Hoje deu para ver que tudo está bem. Você é um bebê pequeno, calmo e saudável. É hora de curtir a gravidez. Sentir você começar a mexer. Conversar com você. Colocar umas músicas tranqüilas e legais. Fazer sua mãe rir, ficar alegre o tempo todo. Minhas preocupações vão continuar até o dia em que eu morrer, Theo. Sempre à procura do perfeito. Mas prometo não te cobrar. Prometo ser muito compreensivo. Pelo menos hoje eu prometo isso tudo. É que eu vi você. E toda vez me sinto tão perto assim de você, fico meio bobo. Ser seu pai tem me feito muito bem.

terça-feira, 9 de dezembro de 2008

Luz, câmera, ação!


Hoje eu estava conversando com meu sobrinho sobre meu filme preferido. Ele ficou interessado em ver Pulp Fiction, depois de eu falar com tanta paixão. Tudo bem, a Lindona falou que ainda não era hora de uma criança ver um filme tão violento. Mas essa parte de censura e qual é o tempo certo para o Theo, ou qualquer criança, ter contato com vida real, eu escrevo um texto depois.
Mas Theo, eu já queria falar um pouco com você sobre filmes. Eu tenho que te dizer: alguns amigos meus falam que meu gosto para cinema não é dos melhores. Para outros, eu tenho o gosto muito comercial.

Explico: fui assistir uma vez a Cinema, Aspirinas e Urubus. É sobre um alemão que desfila pelo sertão nordestino vendendo aspirinas e por lá vai encontrando várias pessoas e situações.

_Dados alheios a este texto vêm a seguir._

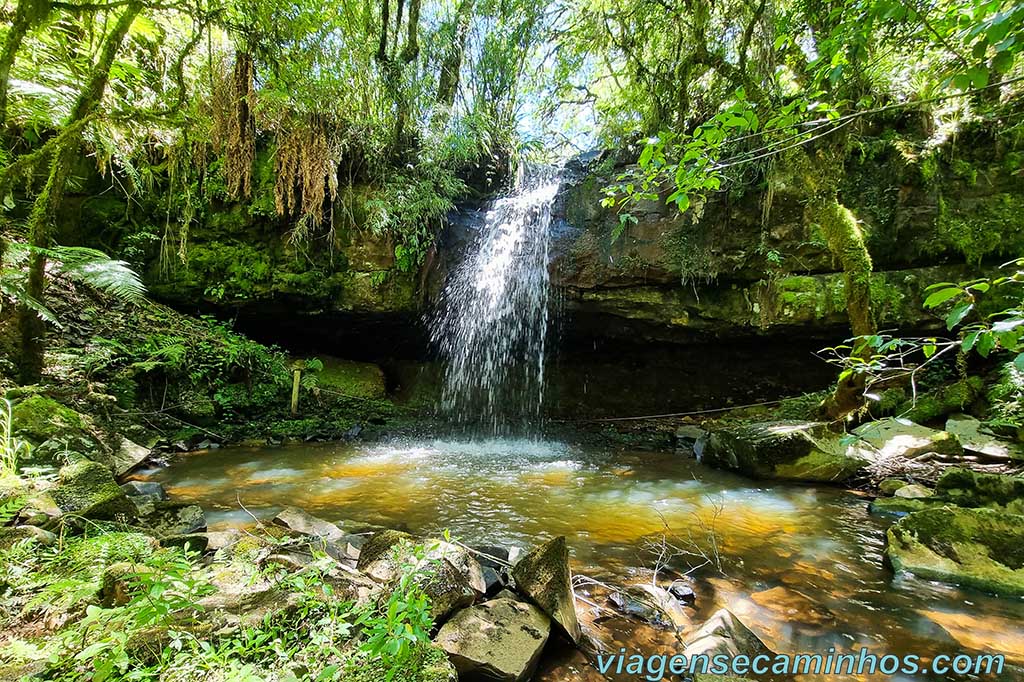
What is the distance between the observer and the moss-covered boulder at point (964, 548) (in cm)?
247

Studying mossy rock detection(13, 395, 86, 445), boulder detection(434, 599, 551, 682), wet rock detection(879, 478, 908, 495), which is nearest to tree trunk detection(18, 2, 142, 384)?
mossy rock detection(13, 395, 86, 445)

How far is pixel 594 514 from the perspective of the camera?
144 inches

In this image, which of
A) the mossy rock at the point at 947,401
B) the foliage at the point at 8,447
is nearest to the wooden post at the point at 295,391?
the foliage at the point at 8,447

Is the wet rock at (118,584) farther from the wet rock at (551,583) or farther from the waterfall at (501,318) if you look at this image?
the waterfall at (501,318)

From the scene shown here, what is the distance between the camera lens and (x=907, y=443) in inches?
179

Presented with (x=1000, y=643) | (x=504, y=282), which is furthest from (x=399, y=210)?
(x=1000, y=643)

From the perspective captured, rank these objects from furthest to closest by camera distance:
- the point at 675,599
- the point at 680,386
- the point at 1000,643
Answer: the point at 680,386
the point at 675,599
the point at 1000,643

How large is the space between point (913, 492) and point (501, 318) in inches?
214

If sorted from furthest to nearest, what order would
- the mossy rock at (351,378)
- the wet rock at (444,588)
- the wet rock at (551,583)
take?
the mossy rock at (351,378)
the wet rock at (551,583)
the wet rock at (444,588)

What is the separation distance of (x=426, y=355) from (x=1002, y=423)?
7.91 metres

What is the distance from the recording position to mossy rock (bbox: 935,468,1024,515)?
3123 mm

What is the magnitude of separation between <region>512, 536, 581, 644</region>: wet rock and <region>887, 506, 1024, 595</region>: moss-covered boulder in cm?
217

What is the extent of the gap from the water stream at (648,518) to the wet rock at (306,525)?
54 centimetres

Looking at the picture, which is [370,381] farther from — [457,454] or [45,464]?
[45,464]
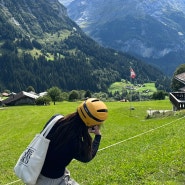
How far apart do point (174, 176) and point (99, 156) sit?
761 centimetres

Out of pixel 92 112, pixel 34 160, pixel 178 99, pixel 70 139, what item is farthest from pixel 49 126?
pixel 178 99

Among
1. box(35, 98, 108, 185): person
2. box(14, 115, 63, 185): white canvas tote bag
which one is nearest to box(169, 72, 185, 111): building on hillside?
box(35, 98, 108, 185): person

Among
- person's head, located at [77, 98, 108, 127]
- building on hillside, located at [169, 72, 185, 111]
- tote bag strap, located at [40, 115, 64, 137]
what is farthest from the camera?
building on hillside, located at [169, 72, 185, 111]

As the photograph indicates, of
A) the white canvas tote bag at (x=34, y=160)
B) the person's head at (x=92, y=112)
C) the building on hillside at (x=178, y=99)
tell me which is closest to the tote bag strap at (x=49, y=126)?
the white canvas tote bag at (x=34, y=160)

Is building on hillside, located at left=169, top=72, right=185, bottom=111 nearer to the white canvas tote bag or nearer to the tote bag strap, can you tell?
the tote bag strap

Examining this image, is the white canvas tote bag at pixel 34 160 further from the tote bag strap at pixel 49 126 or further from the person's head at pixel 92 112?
the person's head at pixel 92 112

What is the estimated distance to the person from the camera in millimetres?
7895

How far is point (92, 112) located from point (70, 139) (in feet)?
2.35

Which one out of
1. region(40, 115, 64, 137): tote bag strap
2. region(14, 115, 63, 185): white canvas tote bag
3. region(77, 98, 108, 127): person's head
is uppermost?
region(77, 98, 108, 127): person's head

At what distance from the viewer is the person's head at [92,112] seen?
787 centimetres

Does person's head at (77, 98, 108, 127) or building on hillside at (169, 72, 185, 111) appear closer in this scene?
person's head at (77, 98, 108, 127)

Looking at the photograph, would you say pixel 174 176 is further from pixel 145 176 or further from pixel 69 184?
pixel 69 184

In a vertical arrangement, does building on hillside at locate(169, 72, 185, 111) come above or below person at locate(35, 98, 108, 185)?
below

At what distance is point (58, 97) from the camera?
519 ft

Achei delicado, oportuno, cheio de vigor. Meus amigos acharam chato e sem final. Por outro lado, não consigo imaginar minha vida cinematográfica sem Batman, o Cavaleiro das Trevas. É cadenciado, sombrio, verdadeiro. Mas também um verdadeiro blockbuster, para o qual muitos de meus colegas intelectuais torceram o nariz.

Eu não me importo. Para mim, cinema tem só a ver com gosto. Cinema é paixão, é detalhe que mexe com um ponto obscuro dentro da sua alma, da sua mente, é sentimento jorrando quente e que realmente diz algo para você. Taí uma coisa que acho que influenciarei você com mais vigor. Vou assistir novamente a um monte de filmes com você, de acordo com o seu crescimento intelectual. Que tal alguns desenhos antigos, como Fantasia? Depois uns mais modernos, como Toy Story (tá, não é muito novo, mas é fantástico!). Mais tarde, algo para mexer com sua imaginação: O Senhor dos Anéis, O Tigre e o Dragão, ET, Guerra nas Estrelas. Aí passamos para algo mais denso, como Brilho eterno de uma mente sem lembranças, Fargo, Faça a coisa certa, Blade Runner. Quando seu senso de humor estiver um pouco mais apurado, vamos para Noivo Neurótico, Noiva Nervosa, Quanto mais quente melhor.

E depois dá para desfilar com Ladrões de Bicicleta, Sindicato dos Ladrões, Juventude Transviada, Um corpo que cai, O poderoso chefão, Taxi Driver, Paris Texas, Platoon, A liberdade é azul, A igualdade é branca, A fraternidade é vermelha. Por fim, vamos aos antigos e mais difíceis de se agüentar em uma vida tão acelerada como é hoje: O encouraçado Potemkin, Metropolis, alguns do Charles Chaplin, Sem novidade no front (assisti outro dia: um verdadeiro discurso pacifista), A regra do jogo (o do Renoir), As vinhas da ira, Cidadão Kane.

E ainda dá para você me ensinar alguma coisa: nunca consegui gostar de Fellini. Quem sabe não é você quem vai me fazer descobrir mais um clássico para assistir?